# WHAT THIS EXERCISE ASKS
(a) According to the JTV format explanation, what must the file ID in the stub header be?
(b) Write out the stretch of the JTV format explanation from "The actual audio" through "or video data file.".

Hi Dan,
Thank for your interest in our jtv format.
I am the developer who created the jtv format. We provide a DirectShow filter for this format. However, I understand you do not use DirectShow. So here it goes:
JTV file
JTV is a loose container. We use audio and video elementary streams from DirectShow filters (basically Microsoft MPEG-2 Demultiplexer). The jtv file itself is just a stub file that has some basic info, such as the file names of other supporting files that can be found in the same folder. The file paths saved in the jtv file are all relative to current folder. JTV also contains info about the beginning and end of recording, in the form of REFERENCE_TIME.
The JTV file consists of a header, as defined below,
class JRTVRecordingStubHeader
{
public:
char m_cID[4]; // file ID. must be "JTVS"
long m_lFileVersion;
REFERENCE_TIME m_aryrtStartTime[NumOfStreams];
REFERENCE_TIME m_aryrtStopTime[NumOfStreams];
};
and four relative file paths for the format file, the index file, the audio data file, and the video data file.
The recording usually contains one audio stream and one video stream. It may be audio only or video only (i.e. one of the streams maybe missing).
The actual audio and video streams are saved in two logical files - audio in .jta file, and video in .jts file. The "ts" in .jts stand for time-shifting, that is what this whole thing was intended for in the beginning (time-shifting live TV). The last letter is changed to 'a' for the audio data, 'f' for format data, 'i' for index. So .jtf file contains some formatting info, and .jti file contain an index table to quickly map a time-stamp to file location of of audio or video data file.

(Data extracted from a collection)
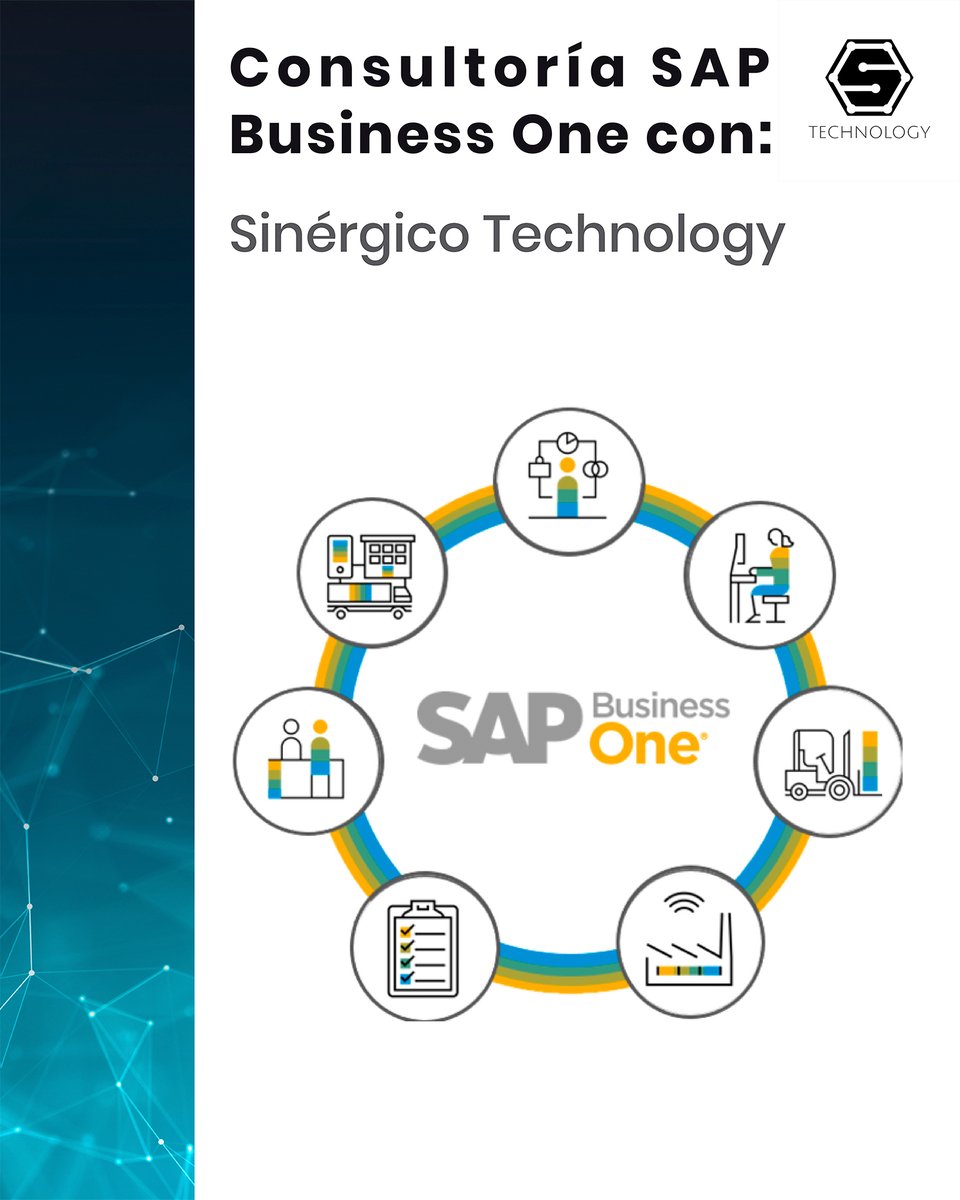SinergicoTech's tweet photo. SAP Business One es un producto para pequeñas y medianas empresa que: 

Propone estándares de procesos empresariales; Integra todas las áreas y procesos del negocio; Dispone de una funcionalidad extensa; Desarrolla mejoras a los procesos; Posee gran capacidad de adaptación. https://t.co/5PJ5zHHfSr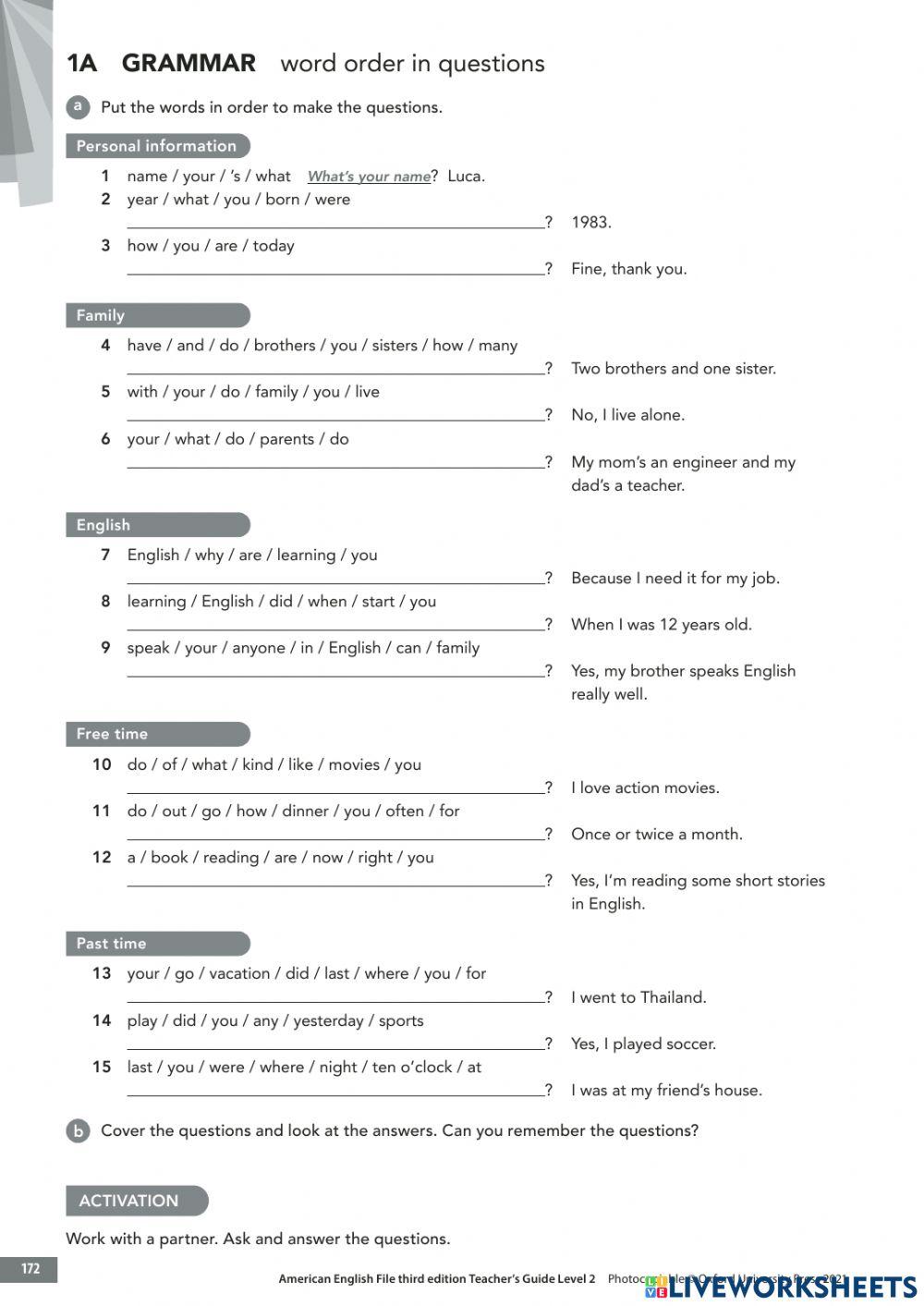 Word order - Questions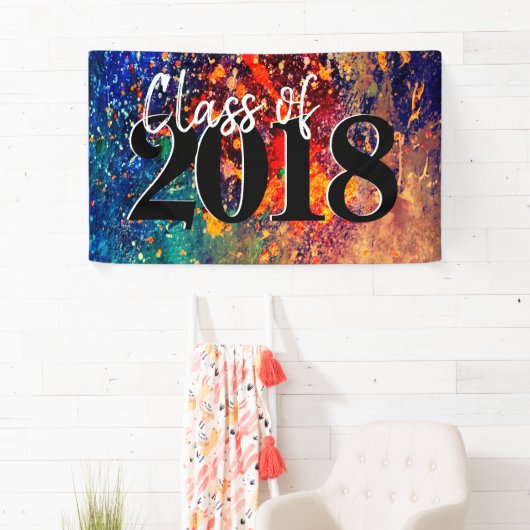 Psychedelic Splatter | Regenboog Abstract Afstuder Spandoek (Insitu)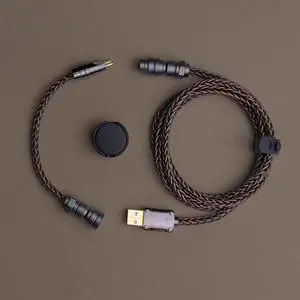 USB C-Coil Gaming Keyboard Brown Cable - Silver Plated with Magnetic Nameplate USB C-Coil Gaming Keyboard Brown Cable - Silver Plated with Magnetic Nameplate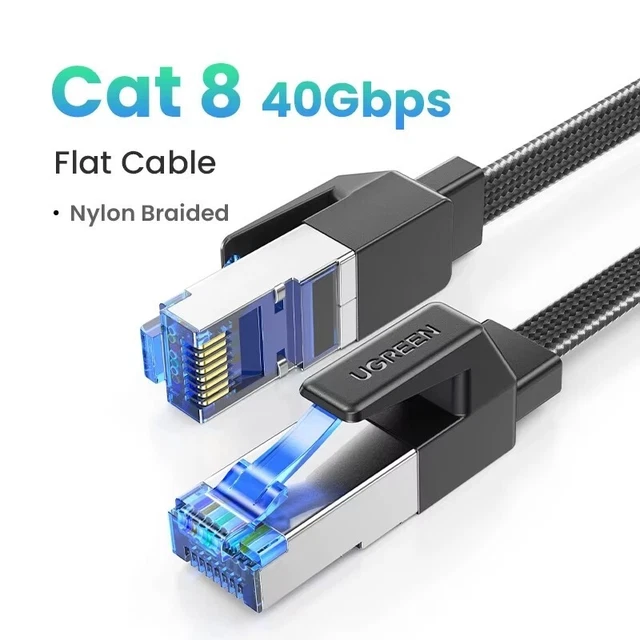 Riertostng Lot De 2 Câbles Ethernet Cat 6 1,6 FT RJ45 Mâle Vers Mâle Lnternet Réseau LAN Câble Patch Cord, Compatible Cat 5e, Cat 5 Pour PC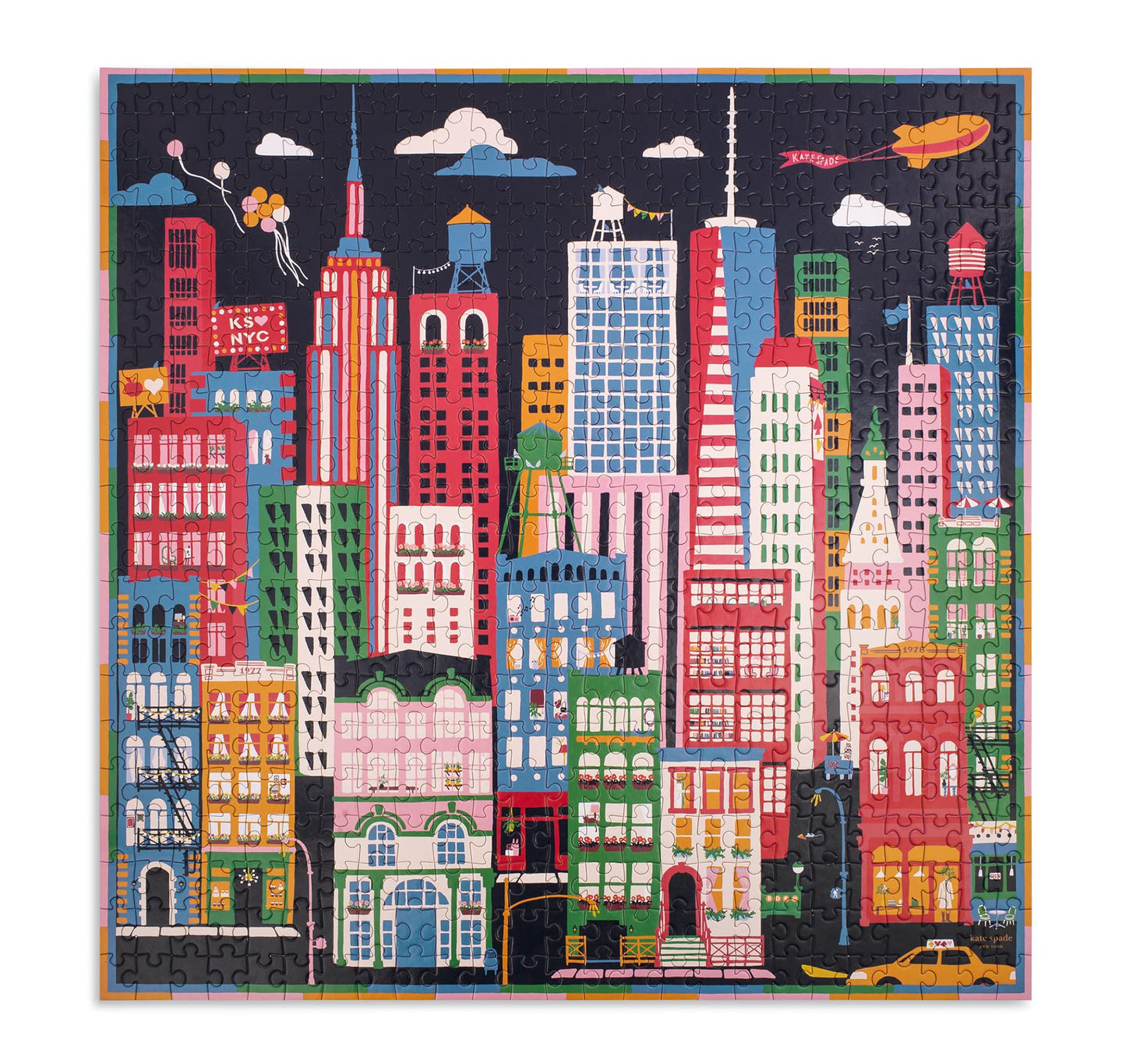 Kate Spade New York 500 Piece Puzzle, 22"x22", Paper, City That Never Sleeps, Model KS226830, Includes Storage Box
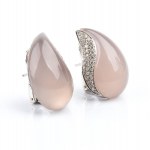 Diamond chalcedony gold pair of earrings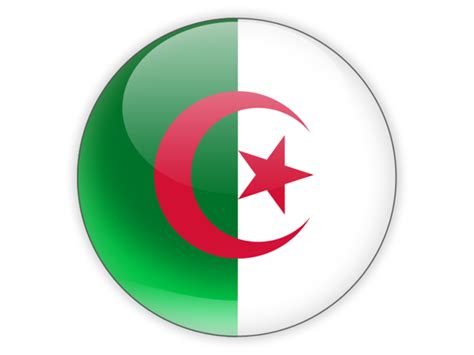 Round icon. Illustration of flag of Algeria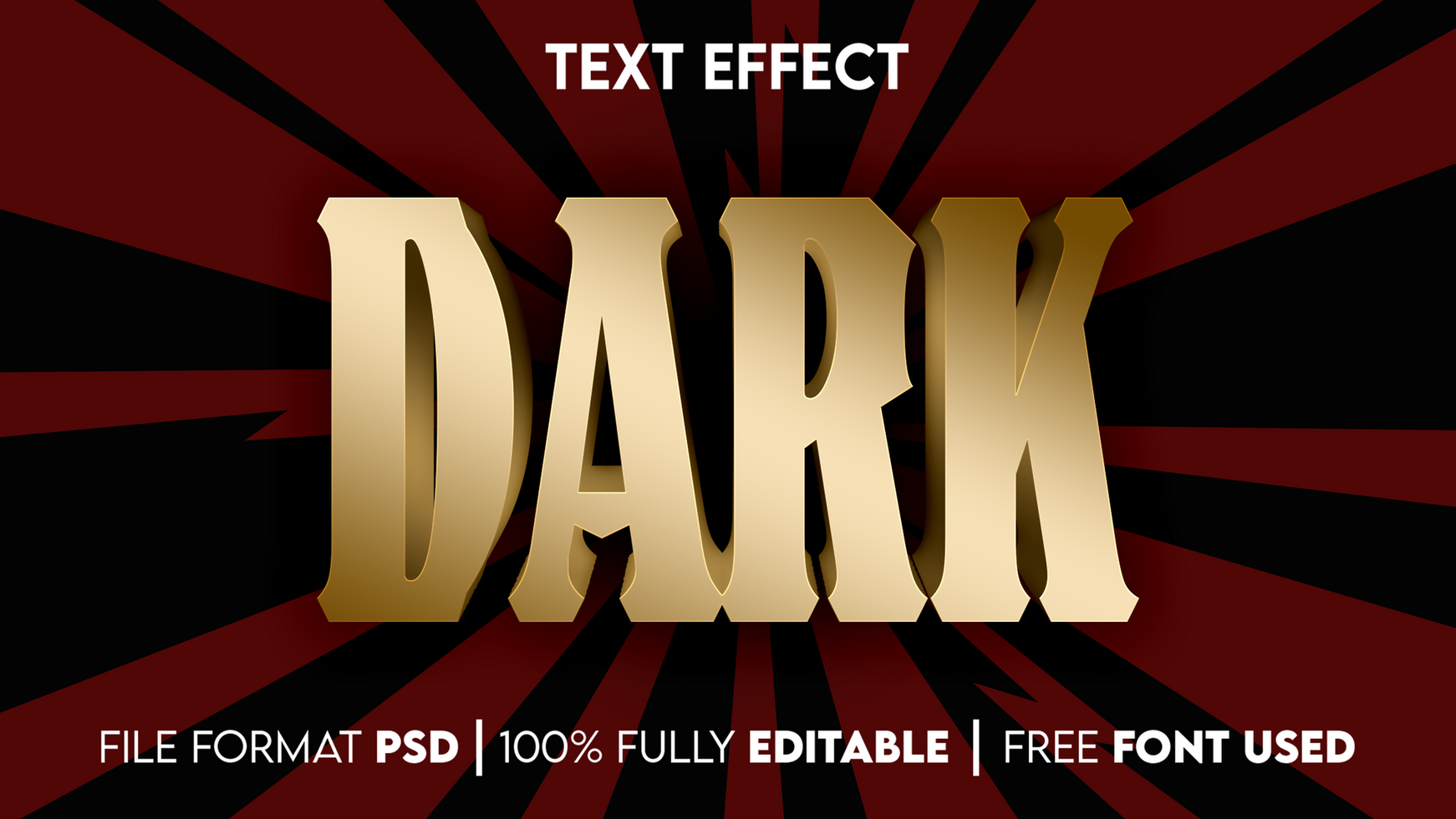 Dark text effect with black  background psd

# SOLUTION LIST
(a) "JTVS"

(b)
The actual audio and video streams are saved in two logical files - audio in .jta file, and video in .jts file. The "ts" in .jts stand for time-shifting, that is what this whole thing was intended for in the beginning (time-shifting live TV). The last letter is changed to 'a' for the audio data, 'f' for format data, 'i' for index. So .jtf file contains some formatting info, and .jti file contain an index table to quickly map a time-stamp to file location of of audio or video data file.